KLEIMAN Storage administrators today have tremendous
problems that are not adequately solved by any tools.
They have home directories, databases, LUNs (logical
unit numbers). It’s not just one set of bits on one set of
drives; they’re all over the place. They’ve got replicas and
perhaps have to manage mirroring relationships between
them. They have to manage a disaster-recovery scenario
and the server infrastructure on the other site if the whole
thing fails. They have all these mechanisms for all these
data sets that they must process day in and day out, and
they have to monitor the whole thing to see if it’s working correctly. Just being able to manage that mess—the
thousands of data sets they have to deal with—is a big
problem that isn’t solved yet.
CREEGER Is nobody in the business of providing enterprise-level storage infrastructure management?

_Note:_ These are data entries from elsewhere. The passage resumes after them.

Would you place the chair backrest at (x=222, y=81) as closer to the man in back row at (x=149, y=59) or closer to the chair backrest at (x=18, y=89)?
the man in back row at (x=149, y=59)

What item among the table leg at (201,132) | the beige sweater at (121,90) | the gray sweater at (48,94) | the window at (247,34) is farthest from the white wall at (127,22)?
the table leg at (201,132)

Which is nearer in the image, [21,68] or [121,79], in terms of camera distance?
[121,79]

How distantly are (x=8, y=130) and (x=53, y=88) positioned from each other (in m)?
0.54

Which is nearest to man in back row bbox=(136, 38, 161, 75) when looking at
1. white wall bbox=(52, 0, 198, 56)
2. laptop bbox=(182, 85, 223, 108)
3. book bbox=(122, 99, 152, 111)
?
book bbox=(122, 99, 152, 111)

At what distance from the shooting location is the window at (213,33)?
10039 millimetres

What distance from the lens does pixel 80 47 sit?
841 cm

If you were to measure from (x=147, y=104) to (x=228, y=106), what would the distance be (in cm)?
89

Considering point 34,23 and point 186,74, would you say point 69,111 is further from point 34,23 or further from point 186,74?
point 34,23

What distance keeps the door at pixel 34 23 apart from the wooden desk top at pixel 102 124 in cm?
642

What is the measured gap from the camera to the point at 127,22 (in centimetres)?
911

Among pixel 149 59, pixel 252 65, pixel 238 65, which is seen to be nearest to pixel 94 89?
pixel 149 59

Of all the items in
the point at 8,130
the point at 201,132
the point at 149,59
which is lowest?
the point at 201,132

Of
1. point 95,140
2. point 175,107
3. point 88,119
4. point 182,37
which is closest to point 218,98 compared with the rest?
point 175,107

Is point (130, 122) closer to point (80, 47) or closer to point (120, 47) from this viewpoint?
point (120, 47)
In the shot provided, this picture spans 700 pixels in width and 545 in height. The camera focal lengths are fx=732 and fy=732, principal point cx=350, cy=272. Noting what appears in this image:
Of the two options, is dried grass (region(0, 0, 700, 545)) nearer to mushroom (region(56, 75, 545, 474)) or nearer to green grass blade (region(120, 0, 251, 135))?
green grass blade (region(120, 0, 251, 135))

KLEIMAN Those who have solved it best in the past have
been the backup people. They actually give you a data-transfer mechanism that manages everything in the background, and they give you a GUI that allows you to say,
“I want to look for this particular data set, I want to see
how many copies of it I have, and I want to restore that
particular thing”; or “I want to know that these many
copies have been made across this much time.”

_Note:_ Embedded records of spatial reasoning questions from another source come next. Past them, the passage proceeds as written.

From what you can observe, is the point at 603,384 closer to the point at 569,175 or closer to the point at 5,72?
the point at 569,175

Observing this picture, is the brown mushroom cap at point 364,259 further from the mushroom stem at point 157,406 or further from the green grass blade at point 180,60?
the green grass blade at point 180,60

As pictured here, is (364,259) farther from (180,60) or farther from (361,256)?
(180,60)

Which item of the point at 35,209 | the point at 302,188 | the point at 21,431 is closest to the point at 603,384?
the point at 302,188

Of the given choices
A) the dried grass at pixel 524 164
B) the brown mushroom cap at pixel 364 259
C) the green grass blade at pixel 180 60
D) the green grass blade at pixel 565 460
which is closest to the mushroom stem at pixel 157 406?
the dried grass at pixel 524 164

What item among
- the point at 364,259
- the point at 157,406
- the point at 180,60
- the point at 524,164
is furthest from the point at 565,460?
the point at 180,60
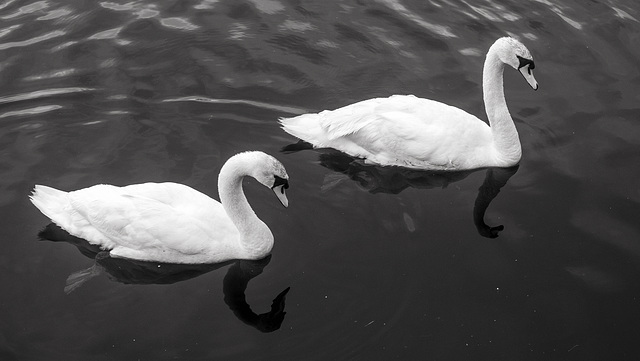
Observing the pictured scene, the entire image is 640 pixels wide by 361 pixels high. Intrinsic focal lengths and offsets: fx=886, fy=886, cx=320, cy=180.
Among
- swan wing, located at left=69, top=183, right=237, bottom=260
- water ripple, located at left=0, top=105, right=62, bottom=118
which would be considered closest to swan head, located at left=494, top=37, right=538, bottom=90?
swan wing, located at left=69, top=183, right=237, bottom=260

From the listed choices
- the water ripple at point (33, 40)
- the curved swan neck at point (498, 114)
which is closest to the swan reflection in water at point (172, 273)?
the curved swan neck at point (498, 114)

Of course, the problem is that it’s all getting blown
up. So now, it’s not just, “What copies do I have on
tape?” It’s “What copies do I have in various locations
spread around the world? What mirroring relationships
do I have?” The trouble is that today it’s all managed in
someone’s head. I call it “death by mirroring.” It’s hard.

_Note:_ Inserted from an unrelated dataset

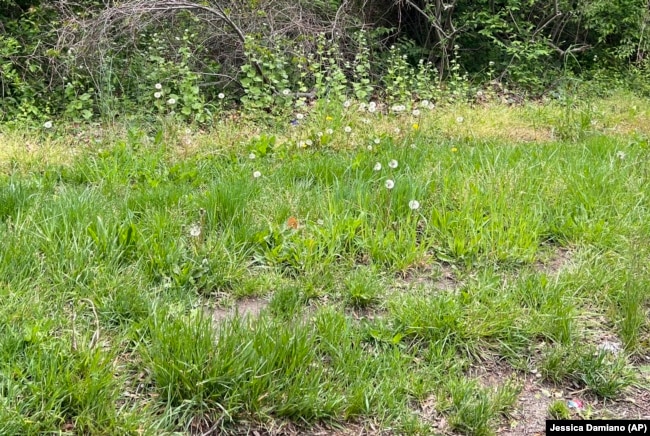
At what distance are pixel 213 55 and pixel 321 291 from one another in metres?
5.17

We’ll sort it all out eventually.
McKUSICK What do you see as a possible solution?
KLEIMAN People are building outrageous ad hoc system
scripts—Perl scripts and other types. My company is
working on this as are lots of other people in the storage
industry, but it’s more than a single-box problem. It’s
managing across boxes, even managing heterogeneously.
We have to understand that we’re solving the convergence of QoS (quality of service), replication, disaster
recovery, archive, and backup. What we need is a unified
UI for handling all these functions, each of which used to
be handled for different reasons by different mechanisms.
BREWER That is a core issue. How many copies do you
have and why do you have them? Every copy is serving
some purpose, whether as a backup, or a replication for
read throughput, or a cache copy in Flash. Because they
are automatically distributed, you can’t keep track of all
these things. I think you actually can manage the file
system—broadly speaking, storage system—whereby you
proactively assign how many copies you have of
something.
SELTZER Users make copies outside the scope of the storage administrator all the time.
RIEDEL Because the amount of data and what it’s used for
both increase constantly, you have to get the machines to
help the users tag content with metadata—to help them
know what the data is, what the copy is for, where it
came from, why they have it, and what it represents.
SELTZER With the data provenance, you can identify
copies, whether they were made intentionally or unintentionally. That’s a start. Answering the other semantic
questions, however, such as “Why was the copy made?”,
will still require user intervention, which historically has
been very difficult to get.
KLEIMAN Each set of data—a database, a user’s home
directory—has certain properties associated with it. With
a database you want to make sure it has a certain quality
of service, a disaster-recovery strategy, and a certain number of archival copies so that they can go back a number
of years. They may also want to have a certain number of
backup checkpoints to go back to in case of corruption.
Those are all properties of the data set that can be
predefined. Once set, the system can do the right thing,
including making as many copies as is relevant. It’s not
that people are making copies for the sake of making
copies; they’re trying to accomplish this higher-level goal
and not telling the system what that goal is.